The idea seems clear to me - let's if I am able to write it out:
in Python, variables are not themselves in a fixed memory position, referencing whatever is placed in that memory position, as happen with static languages. Neither do they directly "contain a reference (pointer) to an object in memory". What happens is that they contain this reference indirectly, and how this indirection occurs depend on the variable kind. (read to the end)
First, let's understand that without the "intermediate" cell object, an assignment to the x
variable in the inner scope would simply change the object x
is pointing too - and this value alteration would never be known to the x
in the outer scope: it would simply keep referencing the previous object.
What takes place for nonlocal variables is that the compiler generated bytecode will read and write values to the cell object, so that the value is always in sync in all variables that share that same variable. But for the code using those values, in the Python source, it is completely transparent: the bytecode will always be built to load and set the value to the cell - whereas for a plain, non-used in an inner scope variable, different bytecode is emitted, which will save the vale of a given variable in a different area (fast-locals, or globals).
So, still in other words: there are 3 fundamentally different variable types in Python, and the compiler knows(*), at compile time, which kind a given variable is - and it will emit different bytecode for each kind. Nonlocal variables get bytecode which uses the cell
object (as if it were a memory position in a static language) to store the value for themselves. ((*) - If there is ambiguity at compile time towards the type of a variable, the compiler will simply error out. Although there are legacy bytecode instructions which will search a variable by name in all valid scopes, I don't think code in Python 3.11 generate those anymore.)
Illustrating the example from the second paragraph above - check this code:
def a():
x = 1
def c():
nonlocal x
x = 2
c()
print(x)
If the x
s would simply "point to a value", when it is changed to 2
in the inner function c
, would have no way to know the value had changed.
Look at the final part of the disassembled code for a
:
7 38 LOAD_GLOBAL 1 (NULL + print)
50 LOAD_DEREF 1 (x)
52 PRECALL 1
56 CALL 1
And compare it for the same code when the inner function does not use a variable from a
:
In [4]:
...: def a():
...: x = 1
...: def c():
...: y = 2
...: c()
...: print(x)
...
7 32 LOAD_GLOBAL 1 (NULL + print)
44 LOAD_FAST 0 (y)
46 PRECALL 1
50 CALL
As I stated above, Python uses a different opcode strategy: LOAD_DEREF
vs LOAD_FAST
in both cases: the "DEREF" opcodes are the ones that will store a value to and retrieve them from a Cell object. The fact that we can inspect and have access to Cell objects from Python code is actually almost a "luxury" - and the language would work just the same if it were completely opaque.

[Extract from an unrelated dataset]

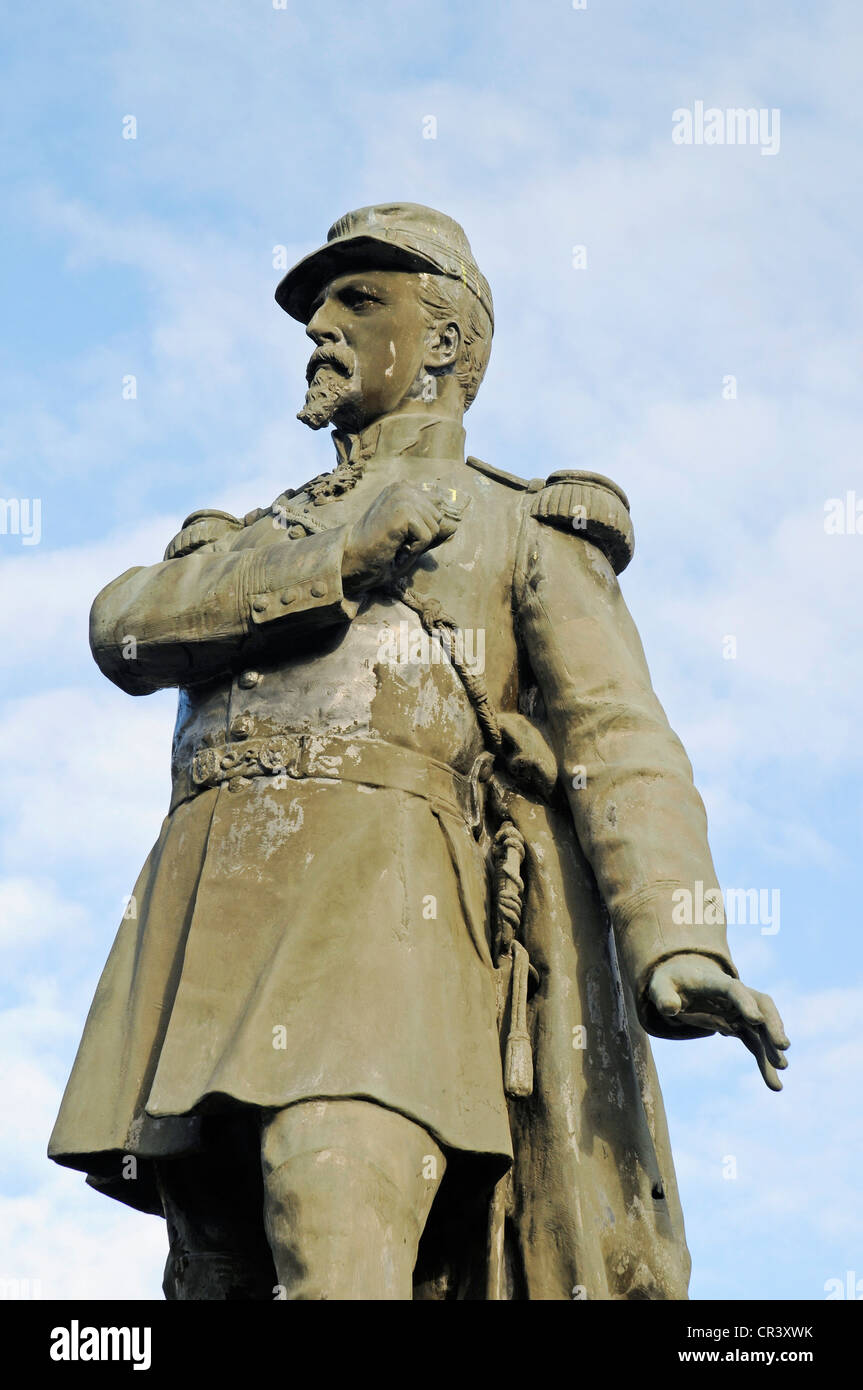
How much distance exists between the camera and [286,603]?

As for your preoccupations about reference counting, we get to the final part of this: the "x" name, as you can see, exists only in the source code. In the first case above, there is only one reference to the value that will be retrieved whenever we make use of the x
variable: the object that is referenced by the cell. This can make one's head spin around, actually: Python variables do not "exist" when the programming is in execution - they "exist" only at the points where a value is stored or retrieved from them - and at these points, the compiler emits the appropriate bytecode to store or retrieve that value from the appropriate container. For global variables, that container is the modules globals()
dictionary (with a fallback to the builtins
module). For local variables it will usually be a slot in the current Frame, used by the LOAD_FAST
and STORE_FAST
(the containts of theses slots are mirrored to a locals()
dictionary whenever needed), and for non-local variables, or variables that are shared with inner scopes, the container is a Cell object.
The final result of all this if that a variable "x" used in a closure like above will behave like it is the same variable, and count just as one reference to its value, even if there are several inner functions using the same cell. While, if at any point we create a second variable, and do y = x, whatever is the type of
y(local to the outer or any of the inner functions, nonlocal or global) a second reference to the value of
xis created and placed in the appropriate container for
y`. It works as if by magic, but it is just some logic design.